→ Passage provided:

A while ago I wrote on the subject of funeral directors and Post Traumatic Stress Disorder in the belief that there was a lot out there. This is a sensitive subject that will benefit greatly from transparent vulnerable open discussion. But who wants to be first?
Finally, a young man has stepped up. He has given me permission to print here his comment to my article and I reprint it in the hopes it will encourage others to express themselves as well.
I’ll make this short. I agree 100% with you. I’m 25 and I live in Nevada. My oldest sister has said she thinks I have some form of PTSD but I’ve tried to deny that because I feel that can only be for soldier or first responders, heroes. I used to work at a very busy funeral home and I’ve seen just about every type of death out there. Things never bothered me, until I left the business. We would alway say we had a switch we would turn off when we would arrive on a scene to turn off feelings. For a while it felt as if my switch was stuck off but now it has snapped back on and I feel it all. There are things I’ve seen I havnt told anyone. I can’t look at orange extension cord without thinking of the people I’ve picked up hanging from the ceiling with it. My fiancé says I’ve sat up in my sleep on several occasions searching for a deceased baby. Or one time she said I sat up sobbing in my sleep trying to finger print a baby that had been strangled. As an “undertaker” we aren’t supposed to show emotions. I remember recently seeing a jar of red sauce break on the floor and I was instantly brought back to a scene my partner and I went to where a young girl had been shot by her brother and my partner and I were slipping around in blood trying to gently place her in a body bag while the parents are hysterically sobbing. I guess some thing you don’t forget. At times I’ve felt disconnected from others because of the things I’ve seen. I’d look around at people happy and laughing after I had just pulled a charred body out of a house or shell of a car and just think, they have no idea what just happened. I don’t know if you’d say I have PTSD or not but I do believe it’s something that needs to be addressed. Thank you.
Read the original article by clicking here
Hi Alan,
Thank you for printing this and writing about PTSD in the funeral profession. I do a fair amount of blogging and writing and have some articles published in ‘The Director”. I approached the editor a couple of years ago about doing an article on PTSD and they did not want to touch it. I also wanted to bring into it, alcohol and other drug abuse in the profession. Not wanting to “cast a bad light” on things, my request was denied. I believe I have suffered from PTSD for a long time. I retired from a 25 year career in the funeral profession last year (44 years old) and now own and operate a pet cemetery and cremation service. I suffer from mild to moderate panic and anxiety disorder that has developed over the course of the last 4-5 years. I believe it has everything to do with my years in the funeral business. I love my work with the pet cremation profession now, but it also brings it’s own form of PTSD to the table. I am an animal lover and I see a lot of tragedy in this line of work as well. I guess I am a glutton for punishment. Thanks for writing about this and I hope more funeral directors can “come out of the closet” with this issue, so they can begin to heal.

→ Supplied material:

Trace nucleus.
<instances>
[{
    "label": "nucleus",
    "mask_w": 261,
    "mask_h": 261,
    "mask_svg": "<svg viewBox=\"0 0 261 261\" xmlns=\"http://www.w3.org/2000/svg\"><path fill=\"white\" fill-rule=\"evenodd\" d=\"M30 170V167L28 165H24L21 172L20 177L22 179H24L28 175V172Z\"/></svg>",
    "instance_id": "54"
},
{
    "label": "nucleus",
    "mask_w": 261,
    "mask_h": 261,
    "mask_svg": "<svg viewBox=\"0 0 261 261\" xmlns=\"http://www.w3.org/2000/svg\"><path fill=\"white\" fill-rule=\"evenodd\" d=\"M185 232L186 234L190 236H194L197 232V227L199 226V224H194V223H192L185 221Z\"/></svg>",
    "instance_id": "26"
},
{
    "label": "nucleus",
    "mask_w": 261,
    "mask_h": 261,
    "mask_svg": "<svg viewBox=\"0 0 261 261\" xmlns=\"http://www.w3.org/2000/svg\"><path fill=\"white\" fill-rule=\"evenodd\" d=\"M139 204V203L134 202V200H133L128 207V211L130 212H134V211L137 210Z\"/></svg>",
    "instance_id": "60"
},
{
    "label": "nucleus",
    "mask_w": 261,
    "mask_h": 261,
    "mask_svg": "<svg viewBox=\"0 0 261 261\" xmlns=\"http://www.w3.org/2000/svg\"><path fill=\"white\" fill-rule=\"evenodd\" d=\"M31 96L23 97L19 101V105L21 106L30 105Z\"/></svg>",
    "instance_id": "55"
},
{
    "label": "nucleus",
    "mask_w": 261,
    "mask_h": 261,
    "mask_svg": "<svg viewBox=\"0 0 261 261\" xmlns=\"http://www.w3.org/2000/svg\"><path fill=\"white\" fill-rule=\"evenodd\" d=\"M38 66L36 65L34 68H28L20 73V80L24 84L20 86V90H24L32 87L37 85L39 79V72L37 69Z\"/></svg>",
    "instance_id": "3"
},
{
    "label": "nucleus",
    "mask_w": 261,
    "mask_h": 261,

→ Work instruction:
In the piece on funeral directors and PTSD, what object does the 25-year-old from Nevada say he can't look at without thinking of people he picked up hanging from the ceiling? The material comes from a different source than the text about funeral directors and PTSD.

→ Solution for this task:
An orange extension cord.